Power is the rate at which work is done. That single idea captures the entire relationship: work measures the total energy transferred by a force, while power measures how quickly that energy is transferred. The core equation is P = W / t, where P is power, W is work, and t is time. Two people can do the exact same work, but the one who finishes faster produces more power.
How Work and Power Are Defined
Work happens when a force moves an object over a distance. If you push a box across a floor, the work you do equals the force you apply multiplied by the distance the box travels in the direction of that force: W = F × d. The SI unit of work is the joule. One joule is the work done when a force of one newton moves something one meter.
Power adds a time dimension. It tells you how many joules of work are performed each second. The SI unit of power is the watt, and one watt equals one joule per second. A 100-watt light bulb converts 100 joules of electrical energy every second. A car engine rated at 150 kilowatts does 150,000 joules of work on the car each second at peak output.
The older unit of horsepower is still common for engines and motors. One mechanical horsepower equals about 746 watts.
Why Time Is the Key Difference
The classic example is climbing a flight of stairs. Suppose you weigh about 360 newtons (roughly 80 pounds) and the staircase rises 4 meters. The work you do against gravity is 360 × 4 = 1,440 joules regardless of how fast you climb. Walk up in 20 seconds and your power output is 72 watts. Sprint up in 5 seconds and you produce 288 watts, four times as much power for the same work.
This is why power matters in the real world more than work alone. Two motors might each do 10,000 joules of work to lift an elevator one floor, but the motor that does it in 5 seconds instead of 10 is twice as powerful and gets passengers where they’re going faster. When engineers size a motor or an engine, they care about power because it determines how quickly the machine can accomplish a task.
Rearranging the Equation
The relationship P = W / t can be rearranged depending on what you need to find:
- Work from power and time: W = P × t. A 2,000-watt heater running for 60 seconds does 120,000 joules of work on the air around it.
- Time from work and power: t = W / P. If a crane needs to do 500,000 joules of work and its motor delivers 10,000 watts, the lift takes 50 seconds.
These rearrangements show the three-way tradeoff. For a fixed amount of work, more power means less time. For a fixed power output, more time means more total work accomplished.
Instantaneous Power vs. Average Power
The equation P = W / t gives you average power over some time interval. But power can change from moment to moment. A sprinter’s legs produce far more power during the first explosive stride than during the final stride of a 100-meter dash.
Instantaneous power captures the output at a single instant. In calculus terms, it’s the derivative of work with respect to time: P = dW/dt. For a moving object, this simplifies to a useful formula: instantaneous power equals force multiplied by velocity (P = F × v). A car’s engine produces more power at highway speed than at a crawl, even if the engine force stays the same, because the velocity is higher.
Power in Rotational Systems
Many real machines use spinning shafts rather than straight-line motion. In rotational systems, the equivalent of force is torque (a twisting force), and the equivalent of velocity is angular velocity (how fast the shaft spins). The relationship becomes P = τ × ω, where τ is torque and ω is angular velocity in radians per second.
This is why car enthusiasts talk about both horsepower and torque. A diesel truck engine might produce high torque at low RPM, while a sport-bike engine produces less torque but spins much faster. Both can achieve similar peak power because power depends on the product of the two. An engine with 400 newton-meters of torque spinning at 3,000 RPM produces the same power as one with 200 newton-meters at 6,000 RPM.
Power in Electrical Systems
The work-power relationship extends beyond mechanical systems.
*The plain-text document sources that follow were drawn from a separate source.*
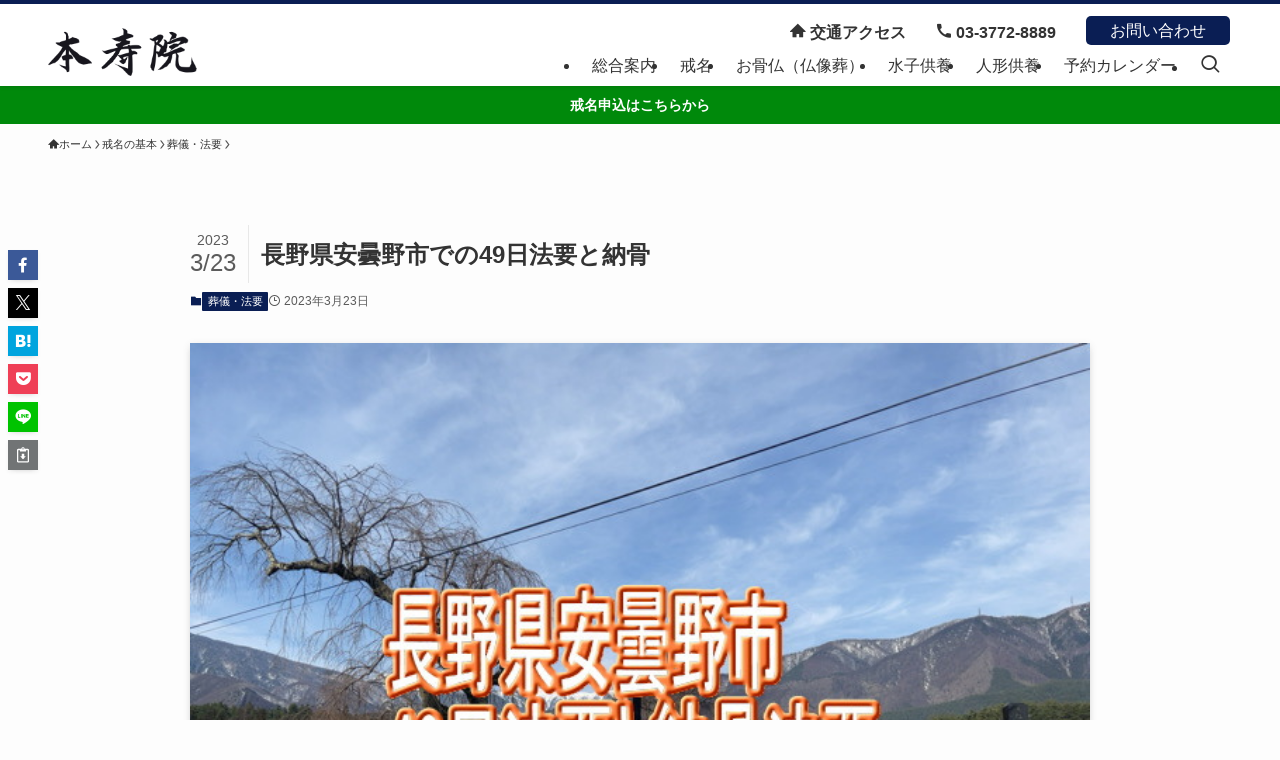

--- FILE ---
content_type: text/css
request_url: https://honjyuin.com/kaimyou/wp-content/themes/swell_child/style.css?ver=20250602105228
body_size: 664
content:
@charset "UTF-8";
/*
    Template: swell
    Theme Name: SWELL CHILD
    Theme URI: https://swell-theme.com/
    Description: SWELLの子テーマ
    Version: 1.0.0
*/

/* ヘッダーメニュー */
@media (min-width: 960px) {
    .-series .l-header__logo {
    padding: 24px 0 10px;
    }
}
.header-icons{
    display: flex;
    justify-content: flex-end;
    align-items: flex-end;
    height: 50%;
    font-weight: bold;
}
.c-gnav {
    height: 50%;
}
.c-gnav>.menu-item>a .ttl{
    font-size: 16px;
}

.header-icons div{
    padding: 10px 2px 0 28px;
}
.header-icons p a{
    color: #333;
}
.header-icons .qbtn{
    padding-top: 6px;
}
.header-icons .qbtn a{
  background-color: #0A1E54;
  font-weight: normal;
  color: white;
  padding: 2px 24px;
  text-decoration: none;
  border-radius: 5px;
  display: inline-block;
}
/* 追従ヘッダー */
.l-fixHeader__gnav .header-icons{
    margin-bottom: 2px;
}
.l-fixHeader__gnav .qbtn a{
    font-size: 0.9em;
}


/* 見出しにつける和尚さんのアイコン */
.withicon{
    width: fit-content;
    margin-left: auto !important;
    margin-right: auto !important;
    padding-left: 60px !important;
    height: 50px !important;
    display: flex;
    align-items: flex-end;
}
.addicon1{
 background: url(/wp-content/themes/swell_child/img/i-osyou.png) no-repeat left bottom !important;
background-size: 50px 50px !important;
}
.addicon2{
 background: url(/wp-content/themes/swell_child/img/i-gassyou.png) no-repeat left bottom !important;
background-size: 50px 50px !important;
}

--- FILE ---
content_type: application/javascript
request_url: https://honjyuin.com/kaimyou/wp-content/themes/swell_child/assets/js/gclid-gl-forwarder.js
body_size: 800
content:
document.addEventListener('DOMContentLoaded', () => {
  const urlParams = new URLSearchParams(window.location.search);
  const gclidFromUrl = urlParams.get('gclid');

  // gclid が URL にある場合、Cookie に保存
  if (gclidFromUrl) {
    const expiryDate = new Date();
    expiryDate.setTime(expiryDate.getTime() + (30 * 24 * 60 * 60 * 1000)); // 30日
    const isSecure = window.location.protocol === 'https:';
    const cookieValue = `gclid=${gclidFromUrl}; expires=${expiryDate.toUTCString()}; path=/; ${
      isSecure ? 'SameSite=None; Secure' : 'SameSite=Lax'
    }`;
    document.cookie = cookieValue;
  }

  // Cookieからgclidを取得
  function getCookie(name) {
    const match = document.cookie.match(new RegExp('(^| )' + name + '=([^;]+)'));
    return match ? match[2] : null;
  }

  const gclid = getCookie('gclid');
  const currentHost = window.location.hostname;

  // ページ読み込み時にリンクを書き換え（クリック時ではない）
  if (gclid) {
    document.querySelectorAll('a[href]').forEach(link => {
      try {
        const url = new URL(link.href);

        // 対象: formzu または 同一ホスト
        if (
          (url.hostname === 'ws.formzu.net' && url.pathname.startsWith('/dist/S10111976')) ||
          url.hostname === currentHost
        ) {
          url.searchParams.set('gclid', gclid); // gclidを追加または上書き
          link.href = url.toString(); // hrefを書き換える
        }
      } catch (e) {
        console.warn('無効なリンク:', link.href);
      }
    });
  }
});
In electrical circuits, power equals voltage multiplied by current: P = V × I. Voltage plays the role of “force” pushing charges through a circuit, and current plays the role of “velocity” describing how many charges flow per second. A 120-volt outlet delivering 10 amps supplies 1,200 watts of power. That 1,200 watts means the circuit does 1,200 joules of electrical work every second.
Whether mechanical or electrical, the underlying idea never changes. Power is always the rate of doing work. The formulas just adapt to the type of system: force times velocity for linear motion, torque times angular velocity for rotation, voltage times current for electricity.
Human Power Output in Perspective
Putting numbers on human performance makes the relationship between work and power more concrete. A healthy adult can sustain roughly 75 watts of mechanical power output during moderate cycling. That’s 75 joules of work delivered to the pedals every second. Elite endurance athletes sustain 300 to 400 watts for extended efforts, while track sprinters on a bike can briefly hit peak outputs of 2,000 to 2,500 watts.
These numbers help explain why “doing the work” isn’t the whole story. Almost anyone can pedal a bike up a steep hill and do the necessary work against gravity. The difference between a recreational rider and a professional is power: the professional does that work in a fraction of the time. The total joules are similar, but the watts are dramatically different. That gap between work and power is, in practical terms, the gap between slow and fast, between adequate and extraordinary.